Silence fell. Arthur stared up at the old Pendragon shield and tried to calm himself. Merlin stood and cleared the dishes, disappearing out the door that led into the rest of Merlin’s strange new home.
When Merlin returned a moment later, he was carrying a large leather-bound book.
“Perhaps this might be easier,” Merlin said. “I kept a record. You could read it. At your own pace... and then I wouldn’t have to...” Merlin took a deep breath, and then continued in a stronger voice. “I have some errands to run. I could leave this with you and you could read while I’m gone.”
“Very well,” Arthur nodded.
Merlin smiled, and placed the book on the desk in front of Arthur. “Good. I should be back by lunch. You’ve had breakfast, so you shouldn’t need anything before then.” Merlin paused in thought, and then added. “Before I go, let me show you where the toilet is.”
“What’s a toilet?”
Merlin’s record was a list by year of every event that Merlin had thought important - alliances, laws, wars, and the deaths of everyone Arthur had ever known.
Gwen’s death was the hardest to read, though it was peaceful and of old-age, happy in her kingdom, surrounded by the love of her family and the people of Camelot - it was everything Arthur would have wished for her, save only for the fact that he was not there to go with her to the next life.
It was after the account of Gwen’s death that Merlin had left his first personal note in the record. The final entry for that year read as:
- I miss you.
As the record continued, Merlin’s personal notes became more frequent, just as the events that he deemed noteworthy during the year became fewer.
- I’m getting old, Arthur, older than Gaius ever was. What will happen if I die before you return?
- Maybe this is my punishment for failing – to never see you again. Kilgarrah said you would return, but now that I think of it, he made no promises that I would still be here to see it. I hope you’ll forgive me, Arthur. I hope you find this record somehow. I hope you find a new servant. I regret so many things, but most of all, the fact that I will never set eyes on you again.
- I woke up young again. I think I am the same age I was when you left. I don’t understand why I still live. Were we really this young? I look like a child.
- I’ve started calling myself Gwaine when I travel to the market. No one recognizes me as ‘Old Man Merlin.’ I can’t use the name Emrys. It remains too well known, a legend now. I don’t think Gwaine would mind.
- I miss you.
- I regret using Gwaine’s name. It reopens the wound every time someone calls me by it. They joke that I hardly look like a legendary knight of the round table. I can hardly tell them that I once sat at it myself.

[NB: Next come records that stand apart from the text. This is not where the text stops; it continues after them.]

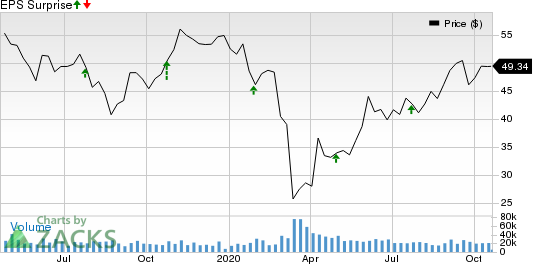 Dow Inc. Price and EPS Surprise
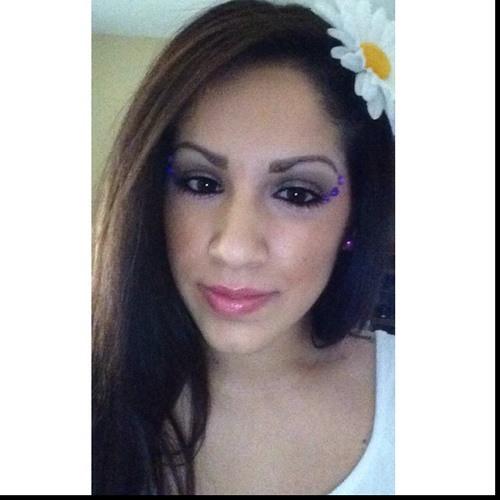 Yaguilar5488's avatar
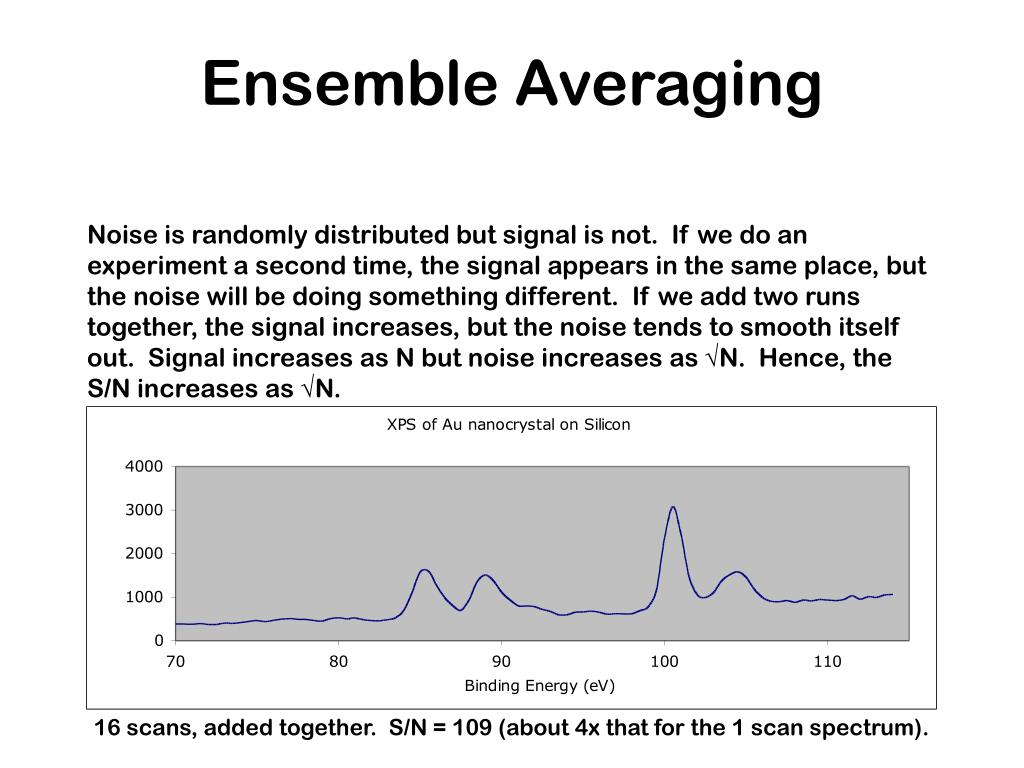 Ensemble Averaging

- Arthur Thomas has died. His daughter, Ygraine, now has the throne. I watched from the courtyard as she addressed the people. She has Gwen’s curly hair. I cried like a girl, Arthur, you would have been ashamed of me. I miss you.
- I’m too old again. Am I going to die this time? I don’t know if I can do it again, Arthur. I want to see you again, believe me, I do, but... the thought of another lifetime... how many more lifetimes will I be forced to live without you?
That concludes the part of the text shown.